Syndication or crowdfunding involves a real estate company, an investment company, or an individual through which the crowdfunded investment is made. Called the "syndicator" or "sponsor," this party is tasked to search for, acquire, and maintain the property on behalf of the investors.
Needless to say, this company or individual must have the qualifications and the experience to deliver a sound product and satisfactory service. As the sponsor, the company or individual functions as the property manager, responsible for arranging the financing for the property, doing repairs or refurbishment, advertising and marketing the property, screening tenants, acquiring monthly rent, tax documentation, and attending to upkeep and maintenance. In return, the sponsor takes a certain percentage of the profit generated.
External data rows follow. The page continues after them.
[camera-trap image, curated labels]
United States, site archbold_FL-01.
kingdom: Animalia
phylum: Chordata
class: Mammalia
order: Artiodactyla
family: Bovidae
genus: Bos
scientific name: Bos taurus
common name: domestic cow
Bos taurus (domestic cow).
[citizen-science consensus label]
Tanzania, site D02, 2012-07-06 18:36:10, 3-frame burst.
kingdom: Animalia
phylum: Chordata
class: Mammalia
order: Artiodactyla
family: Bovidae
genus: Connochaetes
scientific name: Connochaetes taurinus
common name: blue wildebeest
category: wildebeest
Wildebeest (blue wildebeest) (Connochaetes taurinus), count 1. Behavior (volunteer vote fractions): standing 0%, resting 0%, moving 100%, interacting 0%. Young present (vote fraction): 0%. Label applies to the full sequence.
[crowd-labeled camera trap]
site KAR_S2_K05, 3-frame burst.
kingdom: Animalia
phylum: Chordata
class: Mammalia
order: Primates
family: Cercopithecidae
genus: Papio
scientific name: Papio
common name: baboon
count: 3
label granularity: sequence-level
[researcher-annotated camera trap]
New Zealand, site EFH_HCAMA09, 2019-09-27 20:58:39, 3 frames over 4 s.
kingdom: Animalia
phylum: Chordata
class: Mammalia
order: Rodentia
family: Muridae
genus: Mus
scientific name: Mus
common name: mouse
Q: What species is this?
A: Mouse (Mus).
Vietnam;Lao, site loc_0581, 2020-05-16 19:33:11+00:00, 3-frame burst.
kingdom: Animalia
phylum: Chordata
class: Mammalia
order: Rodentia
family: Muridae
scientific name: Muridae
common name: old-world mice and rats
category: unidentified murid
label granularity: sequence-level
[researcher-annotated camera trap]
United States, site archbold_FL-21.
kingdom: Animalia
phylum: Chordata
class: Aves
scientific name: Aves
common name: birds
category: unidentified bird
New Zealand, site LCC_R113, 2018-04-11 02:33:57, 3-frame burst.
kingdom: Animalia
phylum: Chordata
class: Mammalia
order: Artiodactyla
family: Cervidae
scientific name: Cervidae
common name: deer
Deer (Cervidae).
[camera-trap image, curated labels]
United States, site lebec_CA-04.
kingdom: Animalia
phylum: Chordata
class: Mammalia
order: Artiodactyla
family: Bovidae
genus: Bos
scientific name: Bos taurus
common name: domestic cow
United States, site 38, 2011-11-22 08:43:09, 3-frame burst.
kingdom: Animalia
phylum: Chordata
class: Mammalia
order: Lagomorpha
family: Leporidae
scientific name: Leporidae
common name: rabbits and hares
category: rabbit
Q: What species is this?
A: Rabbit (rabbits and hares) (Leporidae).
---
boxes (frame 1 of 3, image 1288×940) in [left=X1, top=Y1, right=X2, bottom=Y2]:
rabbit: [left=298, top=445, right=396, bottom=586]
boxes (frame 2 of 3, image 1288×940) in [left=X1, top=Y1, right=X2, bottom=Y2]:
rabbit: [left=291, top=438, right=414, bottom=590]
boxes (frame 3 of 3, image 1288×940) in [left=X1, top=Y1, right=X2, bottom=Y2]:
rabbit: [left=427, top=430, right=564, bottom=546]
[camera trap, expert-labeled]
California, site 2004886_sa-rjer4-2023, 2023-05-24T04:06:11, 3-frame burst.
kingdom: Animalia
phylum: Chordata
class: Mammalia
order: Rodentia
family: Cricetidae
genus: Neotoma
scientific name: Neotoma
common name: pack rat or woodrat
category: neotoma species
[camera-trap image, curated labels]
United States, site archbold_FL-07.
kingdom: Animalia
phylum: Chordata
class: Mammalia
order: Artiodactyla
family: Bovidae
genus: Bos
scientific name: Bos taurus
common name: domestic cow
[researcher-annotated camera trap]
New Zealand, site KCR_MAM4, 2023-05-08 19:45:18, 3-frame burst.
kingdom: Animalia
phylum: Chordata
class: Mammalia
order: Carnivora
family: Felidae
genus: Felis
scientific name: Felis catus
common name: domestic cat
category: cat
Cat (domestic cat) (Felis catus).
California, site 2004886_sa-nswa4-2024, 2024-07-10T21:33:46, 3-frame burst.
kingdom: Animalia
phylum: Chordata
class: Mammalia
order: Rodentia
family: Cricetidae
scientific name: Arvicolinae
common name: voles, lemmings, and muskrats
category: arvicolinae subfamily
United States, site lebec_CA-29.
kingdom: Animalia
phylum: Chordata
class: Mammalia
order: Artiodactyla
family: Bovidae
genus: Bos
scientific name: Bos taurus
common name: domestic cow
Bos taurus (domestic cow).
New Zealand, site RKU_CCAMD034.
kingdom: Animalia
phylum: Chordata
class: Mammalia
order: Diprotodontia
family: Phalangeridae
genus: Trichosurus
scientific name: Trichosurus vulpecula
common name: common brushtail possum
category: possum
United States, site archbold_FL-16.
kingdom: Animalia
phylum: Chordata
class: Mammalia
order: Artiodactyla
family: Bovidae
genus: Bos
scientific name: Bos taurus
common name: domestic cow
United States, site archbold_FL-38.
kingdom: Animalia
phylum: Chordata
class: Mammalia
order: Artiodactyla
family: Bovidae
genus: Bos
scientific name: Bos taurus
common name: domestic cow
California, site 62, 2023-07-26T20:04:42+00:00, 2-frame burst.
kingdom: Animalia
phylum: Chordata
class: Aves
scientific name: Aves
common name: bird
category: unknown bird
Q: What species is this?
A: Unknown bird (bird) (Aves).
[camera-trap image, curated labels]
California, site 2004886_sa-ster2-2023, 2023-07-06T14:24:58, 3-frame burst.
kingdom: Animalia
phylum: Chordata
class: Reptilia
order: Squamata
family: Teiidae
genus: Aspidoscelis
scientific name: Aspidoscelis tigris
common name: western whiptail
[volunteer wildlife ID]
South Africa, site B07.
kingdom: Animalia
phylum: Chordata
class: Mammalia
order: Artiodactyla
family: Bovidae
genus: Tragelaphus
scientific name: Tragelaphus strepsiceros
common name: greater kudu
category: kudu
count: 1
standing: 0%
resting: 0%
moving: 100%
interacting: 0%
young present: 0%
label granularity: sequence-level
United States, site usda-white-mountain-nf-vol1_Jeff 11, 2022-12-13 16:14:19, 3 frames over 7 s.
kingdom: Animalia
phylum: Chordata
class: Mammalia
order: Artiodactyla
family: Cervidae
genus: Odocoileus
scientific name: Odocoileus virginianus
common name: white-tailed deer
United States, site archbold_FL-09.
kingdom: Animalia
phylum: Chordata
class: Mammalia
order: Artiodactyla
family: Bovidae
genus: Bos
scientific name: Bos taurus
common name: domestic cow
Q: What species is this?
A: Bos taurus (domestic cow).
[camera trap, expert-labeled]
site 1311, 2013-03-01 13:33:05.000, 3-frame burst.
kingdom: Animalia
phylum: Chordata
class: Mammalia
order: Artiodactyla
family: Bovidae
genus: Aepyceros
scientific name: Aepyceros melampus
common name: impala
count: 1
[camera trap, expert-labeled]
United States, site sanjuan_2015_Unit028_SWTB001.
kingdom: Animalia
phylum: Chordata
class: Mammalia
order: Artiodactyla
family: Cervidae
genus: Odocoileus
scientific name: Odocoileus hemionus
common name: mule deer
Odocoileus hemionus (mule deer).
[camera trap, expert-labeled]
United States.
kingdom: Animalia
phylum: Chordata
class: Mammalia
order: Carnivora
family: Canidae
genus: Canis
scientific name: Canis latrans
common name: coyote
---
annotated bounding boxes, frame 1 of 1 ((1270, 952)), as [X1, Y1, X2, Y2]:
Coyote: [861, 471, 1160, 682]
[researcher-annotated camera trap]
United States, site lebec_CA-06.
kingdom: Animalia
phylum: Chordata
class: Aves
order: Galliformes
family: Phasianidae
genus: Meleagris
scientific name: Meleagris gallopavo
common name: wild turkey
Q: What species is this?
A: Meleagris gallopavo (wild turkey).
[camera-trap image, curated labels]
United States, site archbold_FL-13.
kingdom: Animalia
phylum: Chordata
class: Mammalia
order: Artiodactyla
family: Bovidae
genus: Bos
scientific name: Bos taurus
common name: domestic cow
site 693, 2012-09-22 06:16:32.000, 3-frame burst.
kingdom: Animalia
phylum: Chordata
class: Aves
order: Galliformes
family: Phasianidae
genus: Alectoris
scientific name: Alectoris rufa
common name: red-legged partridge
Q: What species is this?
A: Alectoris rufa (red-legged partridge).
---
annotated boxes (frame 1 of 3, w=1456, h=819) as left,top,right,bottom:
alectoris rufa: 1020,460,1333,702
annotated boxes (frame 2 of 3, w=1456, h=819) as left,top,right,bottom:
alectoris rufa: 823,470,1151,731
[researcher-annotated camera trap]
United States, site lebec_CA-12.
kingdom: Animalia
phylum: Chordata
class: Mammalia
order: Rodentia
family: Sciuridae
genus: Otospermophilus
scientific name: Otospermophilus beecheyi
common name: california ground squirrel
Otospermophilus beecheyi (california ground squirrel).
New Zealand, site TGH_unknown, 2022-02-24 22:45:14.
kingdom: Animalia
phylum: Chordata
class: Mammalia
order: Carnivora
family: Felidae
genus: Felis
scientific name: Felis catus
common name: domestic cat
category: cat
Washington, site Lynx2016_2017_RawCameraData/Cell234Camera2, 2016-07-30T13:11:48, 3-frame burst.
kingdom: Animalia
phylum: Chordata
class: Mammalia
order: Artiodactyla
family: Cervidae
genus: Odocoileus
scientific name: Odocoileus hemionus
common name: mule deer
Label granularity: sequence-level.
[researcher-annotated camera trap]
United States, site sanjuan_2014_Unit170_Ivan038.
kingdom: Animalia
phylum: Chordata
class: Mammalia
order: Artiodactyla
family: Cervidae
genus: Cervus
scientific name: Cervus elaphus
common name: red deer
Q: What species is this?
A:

Investment returns come in the form of rental income and property appreciation. Monthly rent from the property's tenants is distributed among the investors on a monthly or quarterly basis. Since property appreciates over time, investors can count on larger returns in the future.
Investors also receive a "preferred return" anually. This return is a yearly payment of about 5 - 10% of the initial money put into the property. The remaining profit, meanwhile, is split between the sponsor and the investors.
Syndication offers paramount conveniences for investors with little to no experience in real estate. Given this setup, investors need only entrust their capital to the expertise of the sponsor, and eventually, enjoy the returns on a property without having to manage it at all, keeping themselves free of the responsibilities that come with being a landlord or property manager.